=== YOUR GOAL ===
Set down all of the data again, character for character.
[Opening RECORDS FOR THE EXERCISE section]
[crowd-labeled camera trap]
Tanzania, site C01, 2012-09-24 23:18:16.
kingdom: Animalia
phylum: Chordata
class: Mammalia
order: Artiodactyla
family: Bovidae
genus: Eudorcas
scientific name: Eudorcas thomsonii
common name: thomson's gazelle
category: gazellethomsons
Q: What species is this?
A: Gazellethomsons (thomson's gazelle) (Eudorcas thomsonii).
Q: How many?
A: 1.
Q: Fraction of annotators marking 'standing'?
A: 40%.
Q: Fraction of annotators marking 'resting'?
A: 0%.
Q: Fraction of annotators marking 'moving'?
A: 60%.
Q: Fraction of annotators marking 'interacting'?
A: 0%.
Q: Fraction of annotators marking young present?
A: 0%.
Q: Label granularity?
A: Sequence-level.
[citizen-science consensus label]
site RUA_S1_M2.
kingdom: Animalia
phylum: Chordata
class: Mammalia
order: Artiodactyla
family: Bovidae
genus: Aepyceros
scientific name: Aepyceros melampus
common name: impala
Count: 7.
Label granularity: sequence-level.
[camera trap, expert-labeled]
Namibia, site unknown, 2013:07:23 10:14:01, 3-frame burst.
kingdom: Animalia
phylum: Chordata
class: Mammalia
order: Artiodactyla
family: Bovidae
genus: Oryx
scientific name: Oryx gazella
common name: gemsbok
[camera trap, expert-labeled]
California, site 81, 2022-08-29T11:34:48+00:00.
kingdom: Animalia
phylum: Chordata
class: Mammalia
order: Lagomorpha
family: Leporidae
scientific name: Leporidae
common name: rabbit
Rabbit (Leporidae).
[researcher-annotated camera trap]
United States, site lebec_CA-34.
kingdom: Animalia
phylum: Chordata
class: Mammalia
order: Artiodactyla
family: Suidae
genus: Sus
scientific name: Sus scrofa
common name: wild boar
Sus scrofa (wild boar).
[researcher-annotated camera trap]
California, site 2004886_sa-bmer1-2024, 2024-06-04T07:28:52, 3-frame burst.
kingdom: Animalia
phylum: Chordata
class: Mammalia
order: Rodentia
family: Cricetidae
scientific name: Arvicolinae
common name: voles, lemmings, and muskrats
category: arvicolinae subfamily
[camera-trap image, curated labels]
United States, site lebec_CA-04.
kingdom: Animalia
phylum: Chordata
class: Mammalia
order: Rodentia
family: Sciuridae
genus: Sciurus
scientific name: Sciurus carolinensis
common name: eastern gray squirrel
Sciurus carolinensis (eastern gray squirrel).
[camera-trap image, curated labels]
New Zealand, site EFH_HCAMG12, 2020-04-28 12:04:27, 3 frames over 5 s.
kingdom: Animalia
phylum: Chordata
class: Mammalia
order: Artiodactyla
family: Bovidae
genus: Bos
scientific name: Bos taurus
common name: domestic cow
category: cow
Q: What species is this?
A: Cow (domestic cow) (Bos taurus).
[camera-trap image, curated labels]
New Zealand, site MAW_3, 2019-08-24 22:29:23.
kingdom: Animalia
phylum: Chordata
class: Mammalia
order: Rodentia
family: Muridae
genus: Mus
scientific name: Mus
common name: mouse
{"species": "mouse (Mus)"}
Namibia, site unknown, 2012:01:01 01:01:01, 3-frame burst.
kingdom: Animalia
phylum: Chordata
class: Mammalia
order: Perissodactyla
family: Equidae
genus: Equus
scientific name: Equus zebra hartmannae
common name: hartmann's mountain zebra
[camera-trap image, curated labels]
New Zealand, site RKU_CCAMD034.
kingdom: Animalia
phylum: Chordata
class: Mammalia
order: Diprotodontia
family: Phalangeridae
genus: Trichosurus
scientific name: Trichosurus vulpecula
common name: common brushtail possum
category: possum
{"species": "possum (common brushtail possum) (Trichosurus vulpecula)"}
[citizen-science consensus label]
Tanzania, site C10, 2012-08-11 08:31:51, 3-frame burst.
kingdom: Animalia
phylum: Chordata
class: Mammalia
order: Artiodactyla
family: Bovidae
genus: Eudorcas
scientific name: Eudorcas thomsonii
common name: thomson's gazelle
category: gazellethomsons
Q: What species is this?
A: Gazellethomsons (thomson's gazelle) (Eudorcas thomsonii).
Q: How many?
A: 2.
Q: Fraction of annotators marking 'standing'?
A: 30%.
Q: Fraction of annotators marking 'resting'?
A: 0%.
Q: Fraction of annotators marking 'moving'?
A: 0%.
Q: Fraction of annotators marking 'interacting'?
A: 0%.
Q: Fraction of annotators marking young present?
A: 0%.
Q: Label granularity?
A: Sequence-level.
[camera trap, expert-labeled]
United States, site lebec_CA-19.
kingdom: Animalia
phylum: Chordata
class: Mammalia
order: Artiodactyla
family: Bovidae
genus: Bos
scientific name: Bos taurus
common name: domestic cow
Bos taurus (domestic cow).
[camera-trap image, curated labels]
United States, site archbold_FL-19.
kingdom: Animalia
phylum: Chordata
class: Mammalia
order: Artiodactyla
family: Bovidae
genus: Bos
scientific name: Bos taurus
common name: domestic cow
[Closing RECORDS FOR THE EXERCISE section]
=== YOUR RESPONSE ===
[crowd-labeled camera trap]
Tanzania, site C01, 2012-09-24 23:18:16.
kingdom: Animalia
phylum: Chordata
class: Mammalia
order: Artiodactyla
family: Bovidae
genus: Eudorcas
scientific name: Eudorcas thomsonii
common name: thomson's gazelle
category: gazellethomsons
Q: What species is this?
A: Gazellethomsons (thomson's gazelle) (Eudorcas thomsonii).
Q: How many?
A: 1.
Q: Fraction of annotators marking 'standing'?
A: 40%.
Q: Fraction of annotators marking 'resting'?
A: 0%.
Q: Fraction of annotators marking 'moving'?
A: 60%.
Q: Fraction of annotators marking 'interacting'?
A: 0%.
Q: Fraction of annotators marking young present?
A: 0%.
Q: Label granularity?
A: Sequence-level.
[citizen-science consensus label]
site RUA_S1_M2.
kingdom: Animalia
phylum: Chordata
class: Mammalia
order: Artiodactyla
family: Bovidae
genus: Aepyceros
scientific name: Aepyceros melampus
common name: impala
Count: 7.
Label granularity: sequence-level.
[camera trap, expert-labeled]
Namibia, site unknown, 2013:07:23 10:14:01, 3-frame burst.
kingdom: Animalia
phylum: Chordata
class: Mammalia
order: Artiodactyla
family: Bovidae
genus: Oryx
scientific name: Oryx gazella
common name: gemsbok
[camera trap, expert-labeled]
California, site 81, 2022-08-29T11:34:48+00:00.
kingdom: Animalia
phylum: Chordata
class: Mammalia
order: Lagomorpha
family: Leporidae
scientific name: Leporidae
common name: rabbit
Rabbit (Leporidae).
[researcher-annotated camera trap]
United States, site lebec_CA-34.
kingdom: Animalia
phylum: Chordata
class: Mammalia
order: Artiodactyla
family: Suidae
genus: Sus
scientific name: Sus scrofa
common name: wild boar
Sus scrofa (wild boar).
[researcher-annotated camera trap]
California, site 2004886_sa-bmer1-2024, 2024-06-04T07:28:52, 3-frame burst.
kingdom: Animalia
phylum: Chordata
class: Mammalia
order: Rodentia
family: Cricetidae
scientific name: Arvicolinae
common name: voles, lemmings, and muskrats
category: arvicolinae subfamily
[camera-trap image, curated labels]
United States, site lebec_CA-04.
kingdom: Animalia
phylum: Chordata
class: Mammalia
order: Rodentia
family: Sciuridae
genus: Sciurus
scientific name: Sciurus carolinensis
common name: eastern gray squirrel
Sciurus carolinensis (eastern gray squirrel).
[camera-trap image, curated labels]
New Zealand, site EFH_HCAMG12, 2020-04-28 12:04:27, 3 frames over 5 s.
kingdom: Animalia
phylum: Chordata
class: Mammalia
order: Artiodactyla
family: Bovidae
genus: Bos
scientific name: Bos taurus
common name: domestic cow
category: cow
Q: What species is this?
A: Cow (domestic cow) (Bos taurus).
[camera-trap image, curated labels]
New Zealand, site MAW_3, 2019-08-24 22:29:23.
kingdom: Animalia
phylum: Chordata
class: Mammalia
order: Rodentia
family: Muridae
genus: Mus
scientific name: Mus
common name: mouse
{"species": "mouse (Mus)"}
Namibia, site unknown, 2012:01:01 01:01:01, 3-frame burst.
kingdom: Animalia
phylum: Chordata
class: Mammalia
order: Perissodactyla
family: Equidae
genus: Equus
scientific name: Equus zebra hartmannae
common name: hartmann's mountain zebra
[camera-trap image, curated labels]
New Zealand, site RKU_CCAMD034.
kingdom: Animalia
phylum: Chordata
class: Mammalia
order: Diprotodontia
family: Phalangeridae
genus: Trichosurus
scientific name: Trichosurus vulpecula
common name: common brushtail possum
category: possum
{"species": "possum (common brushtail possum) (Trichosurus vulpecula)"}
[citizen-science consensus label]
Tanzania, site C10, 2012-08-11 08:31:51, 3-frame burst.
kingdom: Animalia
phylum: Chordata
class: Mammalia
order: Artiodactyla
family: Bovidae
genus: Eudorcas
scientific name: Eudorcas thomsonii
common name: thomson's gazelle
category: gazellethomsons
Q: What species is this?
A: Gazellethomsons (thomson's gazelle) (Eudorcas thomsonii).
Q: How many?
A: 2.
Q: Fraction of annotators marking 'standing'?
A: 30%.
Q: Fraction of annotators marking 'resting'?
A: 0%.
Q: Fraction of annotators marking 'moving'?
A: 0%.
Q: Fraction of annotators marking 'interacting'?
A: 0%.
Q: Fraction of annotators marking young present?
A: 0%.
Q: Label granularity?
A: Sequence-level.
[camera trap, expert-labeled]
United States, site lebec_CA-19.
kingdom: Animalia
phylum: Chordata
class: Mammalia
order: Artiodactyla
family: Bovidae
genus: Bos
scientific name: Bos taurus
common name: domestic cow
Bos taurus (domestic cow).
[camera-trap image, curated labels]
United States, site archbold_FL-19.
kingdom: Animalia
phylum: Chordata
class: Mammalia
order: Artiodactyla
family: Bovidae
genus: Bos
scientific name: Bos taurus
common name: domestic cow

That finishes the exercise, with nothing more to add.